Smart Fruit

Purpose

A Python machine learning library, for creating quick and easy machine learning models. It is schema-based, and wraps scikit-learn <http://scikit-learn.org/stable/>_.

Usage

Create and use a machine learning model in 3 steps:

Create a schema representing your input and output features.
Train a model from your data.
Make predictions from your model.

Example

To get a feel for the library, consider the classic Iris <https://archive.ics.uci.edu/ml/datasets/Iris>_ dataset, where we predict the class of iris plant from measurements of the sepal, and petal.

First, we create a schema describing our inputs and outputs. For our inputs, we have the length, and width, of both the sepal, and the petal. All of these input values happen to be numbers. For our output, we have just the class of iris, which may be one of the labels Iris-setosa, Iris-versicolor, or Iris-virginica.

We define this in code as follows:

.. code:: python

from smart_fruit import Model
from smart_fruit.feature_types import Number, Label


class Iris(Model):
    class Input:
        sepal_length_cm = Number()
        sepal_width_cm = Number()
        petal_length_cm = Number()
        petal_width_cm = Number()

    class Output:
        iris_class = Label(['Iris-setosa', 'Iris-versicolor', 'Iris-virginica'])

Then, we train a model:

.. code:: python

model = Iris.train(Iris.features_from_csv('iris_data.csv'))

with data file iris_data.csv <https://github.com/madman-bob/Smart-Fruit/blob/master/examples/iris_data.csv>_.

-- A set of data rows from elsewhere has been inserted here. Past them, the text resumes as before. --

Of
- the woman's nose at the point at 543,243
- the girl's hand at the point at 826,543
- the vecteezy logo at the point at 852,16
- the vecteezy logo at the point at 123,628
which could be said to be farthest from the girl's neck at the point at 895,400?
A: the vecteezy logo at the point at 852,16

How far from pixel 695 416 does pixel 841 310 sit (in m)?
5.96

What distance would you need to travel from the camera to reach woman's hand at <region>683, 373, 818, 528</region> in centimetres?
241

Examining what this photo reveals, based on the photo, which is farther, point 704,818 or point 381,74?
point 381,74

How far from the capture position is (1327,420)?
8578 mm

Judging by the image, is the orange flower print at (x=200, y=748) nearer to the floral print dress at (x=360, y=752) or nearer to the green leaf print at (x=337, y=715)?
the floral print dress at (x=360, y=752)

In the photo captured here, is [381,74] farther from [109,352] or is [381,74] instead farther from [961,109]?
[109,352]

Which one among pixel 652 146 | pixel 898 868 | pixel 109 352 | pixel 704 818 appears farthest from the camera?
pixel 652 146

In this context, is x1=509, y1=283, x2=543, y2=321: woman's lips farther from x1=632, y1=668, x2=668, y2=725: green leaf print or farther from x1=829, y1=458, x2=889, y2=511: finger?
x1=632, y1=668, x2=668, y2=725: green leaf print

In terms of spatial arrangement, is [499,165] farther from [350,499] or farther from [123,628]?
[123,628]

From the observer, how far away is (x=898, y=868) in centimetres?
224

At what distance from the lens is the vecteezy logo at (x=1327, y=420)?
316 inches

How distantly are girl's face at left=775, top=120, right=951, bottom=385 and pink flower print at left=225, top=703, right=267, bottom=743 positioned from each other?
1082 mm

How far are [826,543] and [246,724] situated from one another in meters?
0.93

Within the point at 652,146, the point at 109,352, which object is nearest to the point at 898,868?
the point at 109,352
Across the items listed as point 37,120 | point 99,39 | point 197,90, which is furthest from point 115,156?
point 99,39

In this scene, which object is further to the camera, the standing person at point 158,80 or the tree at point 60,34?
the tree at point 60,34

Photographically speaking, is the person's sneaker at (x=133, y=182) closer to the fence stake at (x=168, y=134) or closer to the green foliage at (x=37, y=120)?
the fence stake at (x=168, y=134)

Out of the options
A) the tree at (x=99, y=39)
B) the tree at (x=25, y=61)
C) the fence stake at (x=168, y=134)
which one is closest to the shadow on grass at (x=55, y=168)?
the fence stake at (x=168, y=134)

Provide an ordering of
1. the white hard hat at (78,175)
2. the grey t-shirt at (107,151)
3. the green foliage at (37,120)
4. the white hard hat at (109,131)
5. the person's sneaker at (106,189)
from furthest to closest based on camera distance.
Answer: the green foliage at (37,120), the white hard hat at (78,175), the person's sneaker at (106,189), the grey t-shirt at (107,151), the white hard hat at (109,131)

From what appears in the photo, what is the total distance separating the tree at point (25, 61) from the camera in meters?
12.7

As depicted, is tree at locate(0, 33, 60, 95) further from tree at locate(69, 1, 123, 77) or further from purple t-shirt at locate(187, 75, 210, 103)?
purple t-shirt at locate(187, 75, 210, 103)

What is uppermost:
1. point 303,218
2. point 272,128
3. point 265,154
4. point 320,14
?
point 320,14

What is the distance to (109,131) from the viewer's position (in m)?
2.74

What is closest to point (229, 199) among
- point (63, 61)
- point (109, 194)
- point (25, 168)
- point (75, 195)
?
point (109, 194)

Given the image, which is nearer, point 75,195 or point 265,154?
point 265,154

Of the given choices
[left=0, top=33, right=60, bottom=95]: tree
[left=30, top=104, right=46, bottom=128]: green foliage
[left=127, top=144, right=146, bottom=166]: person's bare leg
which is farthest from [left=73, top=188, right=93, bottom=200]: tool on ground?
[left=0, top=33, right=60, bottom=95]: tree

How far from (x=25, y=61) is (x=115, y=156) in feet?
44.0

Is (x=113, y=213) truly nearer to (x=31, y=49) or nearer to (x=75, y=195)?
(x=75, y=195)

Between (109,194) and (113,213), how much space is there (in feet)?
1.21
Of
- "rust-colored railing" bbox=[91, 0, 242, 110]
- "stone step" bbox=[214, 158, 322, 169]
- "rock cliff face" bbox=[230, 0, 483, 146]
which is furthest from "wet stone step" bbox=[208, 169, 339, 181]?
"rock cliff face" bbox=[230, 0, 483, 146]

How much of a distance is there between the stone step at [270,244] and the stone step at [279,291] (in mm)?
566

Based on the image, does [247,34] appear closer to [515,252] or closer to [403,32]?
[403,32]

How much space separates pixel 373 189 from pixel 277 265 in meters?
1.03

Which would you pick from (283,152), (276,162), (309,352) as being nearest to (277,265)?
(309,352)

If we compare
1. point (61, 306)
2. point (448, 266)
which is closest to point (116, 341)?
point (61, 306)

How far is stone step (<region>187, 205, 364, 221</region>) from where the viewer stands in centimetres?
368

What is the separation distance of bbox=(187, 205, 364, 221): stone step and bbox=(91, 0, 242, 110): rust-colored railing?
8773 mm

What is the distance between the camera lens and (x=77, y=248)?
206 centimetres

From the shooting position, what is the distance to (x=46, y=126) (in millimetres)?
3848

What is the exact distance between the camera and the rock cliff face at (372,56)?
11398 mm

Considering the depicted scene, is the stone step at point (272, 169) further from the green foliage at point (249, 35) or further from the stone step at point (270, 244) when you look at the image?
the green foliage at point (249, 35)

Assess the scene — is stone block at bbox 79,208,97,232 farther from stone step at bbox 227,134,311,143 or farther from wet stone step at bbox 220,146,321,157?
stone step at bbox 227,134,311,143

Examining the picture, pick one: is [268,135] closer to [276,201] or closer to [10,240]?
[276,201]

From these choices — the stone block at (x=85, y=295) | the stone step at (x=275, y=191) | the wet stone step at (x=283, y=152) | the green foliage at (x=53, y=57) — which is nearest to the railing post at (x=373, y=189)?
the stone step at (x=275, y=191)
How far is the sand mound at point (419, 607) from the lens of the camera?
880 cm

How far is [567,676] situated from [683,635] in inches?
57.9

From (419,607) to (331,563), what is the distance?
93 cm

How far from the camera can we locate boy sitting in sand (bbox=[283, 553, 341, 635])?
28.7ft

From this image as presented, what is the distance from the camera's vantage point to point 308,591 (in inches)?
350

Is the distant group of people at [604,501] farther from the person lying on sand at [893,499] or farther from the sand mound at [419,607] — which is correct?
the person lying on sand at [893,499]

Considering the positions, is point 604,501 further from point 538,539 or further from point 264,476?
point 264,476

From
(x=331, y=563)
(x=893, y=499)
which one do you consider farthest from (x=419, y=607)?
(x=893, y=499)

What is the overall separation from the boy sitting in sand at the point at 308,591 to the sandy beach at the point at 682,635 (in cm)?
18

sepal_length_cm,sepal_width_cm,petal_length_cm,petal_width_cm,iris_class
5.1,3.5,1.4,0.2,Iris-setosa
...

Finally, we use our new model to make predictions:

.. code:: python

for prediction in model.predict([Iris.Input(5.1, 3.5, 1.4, 0.2)]):
    print(prediction.iris_class)

Reference

Models


- ``Model.Input`` - Schema for defining your input features.

- ``Model.Output`` - Schema for defining your output features.

  Define ``Model.Input`` and ``Model.Output`` as classes with ``FeatureType`` attributes.

  eg. Consider the ``Iris`` class defined above.

  These classes can then be used to create objects representing the appropriate collections of features.

  eg.

  .. code:: python

    >>> iris_input = Iris.Input(5.1, 3.5, 1.4, 0.2)
    >>> iris_input
    Input(sepal_length_cm=5.1, sepal_width_cm=3.5, petal_length_cm=1.4, petal_width_cm=0.2)
    >>> iris_input.sepal_length
    5.1

    >>> Iris.Input.from_json({'sepal_length_cm': 5.1, 'sepal_width_cm': 3.5, 'petal_length_cm': 1.4, 'petal_width_cm': 0.2})
    Input(sepal_length_cm=5.1, sepal_width_cm=3.5, petal_length_cm=1.4, petal_width_cm=0.2)

- ``Model.features_from_list(lists)`` - Deserialize an iterable of lists into an iterable of input/output feature pairs.

  eg.

  .. code:: python

    >>> list(Iris.features_from_list([[5.1, 3.5, 1.4, 0.2, 'Iris-setosa']]))
    [(Input(sepal_length_cm=5.1, sepal_width_cm=3.5, petal_length_cm=1.4, petal_width_cm=0.2), Output(iris_class='Iris-setosa'))]

- ``Model.input_features_from_list(lists)`` - Deserialize an iterable of lists into an iterable of input features.

  eg.

  .. code:: python

    >>> list(Iris.input_features_from_list([[5.1, 3.5, 1.4, 0.2]]))
    [Input(sepal_length_cm=5.1, sepal_width_cm=3.5, petal_length_cm=1.4, petal_width_cm=0.2)]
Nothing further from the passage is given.